■ Work instruction 1 ■
According to the passage about Jim Atkinson and Parkinson's disease, how many people in the United States is Parkinson's thought to affect?
■ Work instruction 2 ■
In the passage about Jim Atkinson and Parkinson's disease, swap "66-year-old" for "sixty-six-year-old" and write out everything from "The 66-year-old speaks" down to "stem-cell research funding.".

Jim Atkinson has serious brown eyes and a patient demeanor that served him well during decades spent as a consumer-services manager at a major local employer.
The 66-year-old speaks evenly and thoughtfully. His manner is measured and reassuring -- except for the frustration that seeps into his voice when he ponders why he has Parkinson's disease, which causes his body to roll and occasionally shake, and parts of his body to stiffen.
Parkinson's, thought to affect more than 1 million people in the United States, is a chronic and progressive neurological disease that occurs when dopamine-containing cells in the brain begin to malfunction and die. Most people know of the disease from Michael J. Fox, the actor of "Back to the Future" fame who revealed the disease's trademark tremors during a broadcast of his congressional testimony for stem-cell research funding.
What most people don't know is that the disease can affect anyone. There is no known cause. There is no known cure.

■ Source information ■

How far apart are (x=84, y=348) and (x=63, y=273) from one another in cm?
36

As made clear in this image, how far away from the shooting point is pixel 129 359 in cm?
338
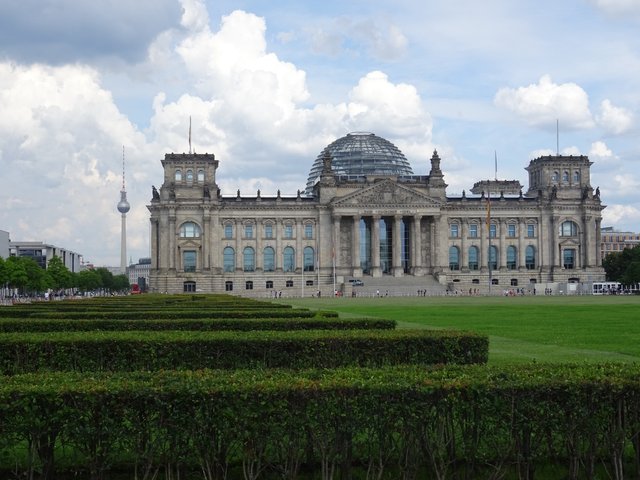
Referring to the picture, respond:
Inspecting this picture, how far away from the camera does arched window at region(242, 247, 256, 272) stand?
461 feet

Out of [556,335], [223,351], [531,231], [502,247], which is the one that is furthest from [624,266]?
[223,351]

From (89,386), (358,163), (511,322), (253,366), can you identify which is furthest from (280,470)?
(358,163)

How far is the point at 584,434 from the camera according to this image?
41.5ft

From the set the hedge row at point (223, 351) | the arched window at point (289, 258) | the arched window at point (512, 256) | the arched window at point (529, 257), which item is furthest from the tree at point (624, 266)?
the hedge row at point (223, 351)

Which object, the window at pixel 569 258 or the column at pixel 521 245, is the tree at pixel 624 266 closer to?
the window at pixel 569 258

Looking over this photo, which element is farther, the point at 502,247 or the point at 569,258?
the point at 569,258

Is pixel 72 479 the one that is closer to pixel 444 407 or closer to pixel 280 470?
pixel 280 470

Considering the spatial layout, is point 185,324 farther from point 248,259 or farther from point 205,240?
point 248,259

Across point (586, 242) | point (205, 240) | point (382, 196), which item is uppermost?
point (382, 196)

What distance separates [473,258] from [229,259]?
4457 centimetres

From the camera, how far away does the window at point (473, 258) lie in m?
145

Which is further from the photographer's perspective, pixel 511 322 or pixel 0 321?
pixel 511 322

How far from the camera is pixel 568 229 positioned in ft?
482

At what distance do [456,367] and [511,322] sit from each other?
113 feet
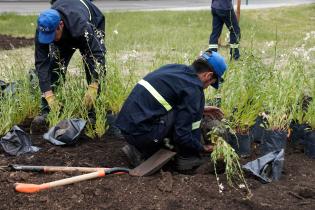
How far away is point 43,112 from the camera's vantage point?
5371 millimetres

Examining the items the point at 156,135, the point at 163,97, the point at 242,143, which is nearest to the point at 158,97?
the point at 163,97

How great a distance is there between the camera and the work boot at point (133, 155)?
171 inches

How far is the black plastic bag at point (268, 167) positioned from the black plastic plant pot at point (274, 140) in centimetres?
35

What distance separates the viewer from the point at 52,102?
494 centimetres

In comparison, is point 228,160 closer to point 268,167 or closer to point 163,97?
point 268,167

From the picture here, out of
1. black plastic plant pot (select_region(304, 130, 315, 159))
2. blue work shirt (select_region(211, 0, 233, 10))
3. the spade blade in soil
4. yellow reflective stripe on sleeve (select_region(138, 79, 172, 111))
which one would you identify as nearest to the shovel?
the spade blade in soil

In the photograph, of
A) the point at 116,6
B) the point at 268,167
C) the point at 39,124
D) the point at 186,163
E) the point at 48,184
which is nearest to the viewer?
the point at 48,184

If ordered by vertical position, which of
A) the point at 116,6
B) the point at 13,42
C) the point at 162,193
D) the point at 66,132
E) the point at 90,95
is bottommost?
the point at 116,6

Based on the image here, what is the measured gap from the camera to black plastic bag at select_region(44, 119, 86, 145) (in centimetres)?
471

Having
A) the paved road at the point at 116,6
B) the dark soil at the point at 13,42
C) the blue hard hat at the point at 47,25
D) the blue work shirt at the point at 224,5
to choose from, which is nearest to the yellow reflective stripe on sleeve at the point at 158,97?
the blue hard hat at the point at 47,25

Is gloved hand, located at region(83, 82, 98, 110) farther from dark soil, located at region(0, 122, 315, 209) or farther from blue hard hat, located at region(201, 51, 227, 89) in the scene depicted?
blue hard hat, located at region(201, 51, 227, 89)

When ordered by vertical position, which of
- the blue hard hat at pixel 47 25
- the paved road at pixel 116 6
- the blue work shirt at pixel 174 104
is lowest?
the paved road at pixel 116 6

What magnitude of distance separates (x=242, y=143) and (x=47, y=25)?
201 cm

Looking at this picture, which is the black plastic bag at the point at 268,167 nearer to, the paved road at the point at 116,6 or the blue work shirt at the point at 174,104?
the blue work shirt at the point at 174,104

■ Task solution 1 ■
More than 1 million people.

■ Task solution 2 ■
The sixty-six-year-old speaks evenly and thoughtfully. His manner is measured and reassuring -- except for the frustration that seeps into his voice when he ponders why he has Parkinson's disease, which causes his body to roll and occasionally shake, and parts of his body to stiffen.
Parkinson's, thought to affect more than 1 million people in the United States, is a chronic and progressive neurological disease that occurs when dopamine-containing cells in the brain begin to malfunction and die. Most people know of the disease from Michael J. Fox, the actor of "Back to the Future" fame who revealed the disease's trademark tremors during a broadcast of his congressional testimony for stem-cell research funding.